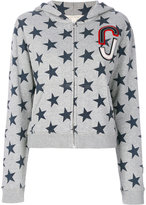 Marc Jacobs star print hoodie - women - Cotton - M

* * *

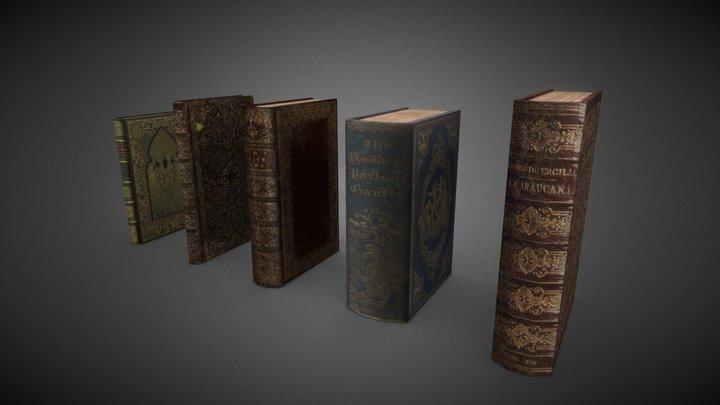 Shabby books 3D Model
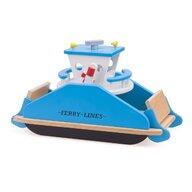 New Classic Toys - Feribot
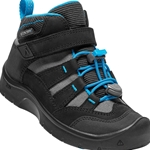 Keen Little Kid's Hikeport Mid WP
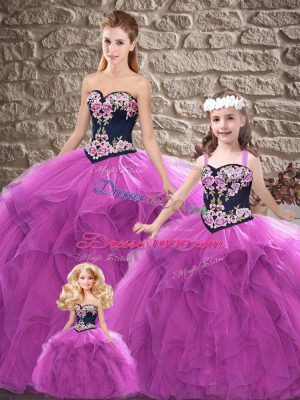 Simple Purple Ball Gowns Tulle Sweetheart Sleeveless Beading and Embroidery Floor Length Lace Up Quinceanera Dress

TASK BRIEF => Find the line with "New Classic Toys - Feribot" in the entries above. Set down exactly every line from it up to and including the line with "Simple Purple Ball", images excluded.

COMPLETED EXERCISE =>
 New Classic Toys - Feribot
 Keen Little Kid's Hikeport Mid WP
 Simple Purple Ball Gowns Tulle Sweetheart Sleeveless Beading and Embroidery Floor Length Lace Up Quinceanera Dress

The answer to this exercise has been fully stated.